Document segment:
*-*-*
Salomon also pointed out a couple of critical issues. “The availability of crews and the capacity of just the basic supply of services that are needed to develop it,” he said. “The other thing is the cost of supply.”

In a quick overview, he said the Cooper Basin was the most advanced. “Wells have been drilled in the Perth Basin,” he said.

“There are deals that have happened in the Canning Basin and the Beetaloo Basin. Nobody had heard about the Beetaloo Basin until really quite recently.”

Salomon also mentioned there had been drilling in the Southern Georgina, potential had been identified in the Otway Basin, the Bowen and Maryborough Basins are targeted, and there was an enormous land grab in the Northern Territory.

Salomon presented a detailed overview of the various basins. Some of the most interesting included the Cooper Basin. “There are a number of troughs, but the focus at the moment is on the Nappamerri Trough,” he said.

“That is primarily because of the thicknesses of the REM sequence. In the Nappamerri Trough it’s much thicker. Again, we are going to see as time develops where the sweet spots are.”

In the Perth Basin, Salomon said the main focus was the Dandaragan Trough. “There are two main targets,” he said. “The Carynginia Shale and Triassic Kockatea Shale.”

He said there was also tight gas potential in adjoining formations.

According to Salomon, one of the main points about the Canning Basin was that it was underexplored. He said in the Kidson Trough there was a very rich source rock called the Goldwyer and it looked very attractive for shale gas potential. “In the Fitzroy and the Gregory Troughs there are a number of rocks being targeted, including the Laurel mostly, and the Anderson formations, the Gogo and the Goldwyer formations” he said.  He added there were other formations that may have potential in the Canning Basin.

Salomon showed a slide of the Beetaloo Basin in the Northern Territory and said there were two shale zones – called Kyalla and Velkerri shales. “Extremely rich source rocks,” he said.

Regarding the Bowen Basin in Queensland, he said that it was coal seam territory, but some companies were now looking at shale gas potential, and he described the Southern Georgina Basin as an emerging new play in highly organic rich Cambrian Arthur Creek marine shales.

Completing the technical showcase was Dr Dennis Cooke, Program Manager, Unconventional Resources at the Australian School of Petroleum, University of Adelaide.

Dr Cooke gave a brief presentation and said the main point of his message was that there was a lot more production variation in unconventional reservoirs than conventional reservoirs.

“One way to look at this is to consider the production rate of different wells,” he said.

Dr Cooke showed a slide of unconventional plays and said there were a lot of mediocre wells, and a few great wells at the high end that seemed to pay for everything else.
*-*-*
Raw data:
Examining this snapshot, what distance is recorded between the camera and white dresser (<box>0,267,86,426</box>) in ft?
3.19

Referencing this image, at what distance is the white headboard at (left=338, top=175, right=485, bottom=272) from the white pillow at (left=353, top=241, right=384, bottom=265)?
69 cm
*-*-*
Aim:
Continue the text on Australian shale gas basins from the end of the last sentence shown.

Response:
He also referred to a cumulative distribution curve of some reservoir data and said the top one third of the well was producing about 60 per cent of the gas. “Performance like this appears in shale gas and coal seam gas,” he said.

Dr Cooke brought up production variability in Barnett Shale. “The big takeaway is that there can be a 10 fold variation in productivity between the worst wells and the best wells,” he said.

He said there were a couple of important points here. “Once you are in development in one of these plays, it’s high risk,” he said. “You can drill two wells next to each other, say this well and this well, and have a 10 fold variation in production rate and payback period.”

Dr Cooke said the other important point was to consider the impact of this variability on new ventures mode pilot programs.  He raised the question of what caused production variations in a shale gas play and said nobody knew for certain yet. “There is no universal silver bullet,” he said.

“People are figuring this out for one play, but what they learn generally can’t be applied to all plays. It turns out that all shales are different. I don’t know how many times I’ve heard that, but I think that’s one of the keys.”

Dr Cooke had a look at some proposed solutions to help in the understanding of production variability. He mentioned the concepts of petroleum systems analysis.

In conclusion, Dr Cooke reiterated that shale gas production rates were highly variable and there were many possible explanations for this variation and solutions. “But what you learn from one shale probably won’t apply to all,” he said. “That’s because all shales are different.

“For me, using the concepts of petroleum systems analysis and recognizing that your scale will be much smaller, is a good way to get a handle on what’s going on with your shale,” he said.